_PROBLEM DESCRIPTION_
Would you transcribe the line that holds "genus: Papio" and all the lines below it, through the final one, exactly and with nothing else?

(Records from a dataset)
--------

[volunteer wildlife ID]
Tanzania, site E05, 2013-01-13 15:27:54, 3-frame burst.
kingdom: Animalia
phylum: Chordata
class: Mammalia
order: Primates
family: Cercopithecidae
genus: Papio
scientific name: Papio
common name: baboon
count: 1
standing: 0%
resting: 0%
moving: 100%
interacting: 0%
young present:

--------

_ANSWER_
genus: Papio
scientific name: Papio
common name: baboon
count: 1
standing: 0%
resting: 0%
moving: 100%
interacting: 0%
young present:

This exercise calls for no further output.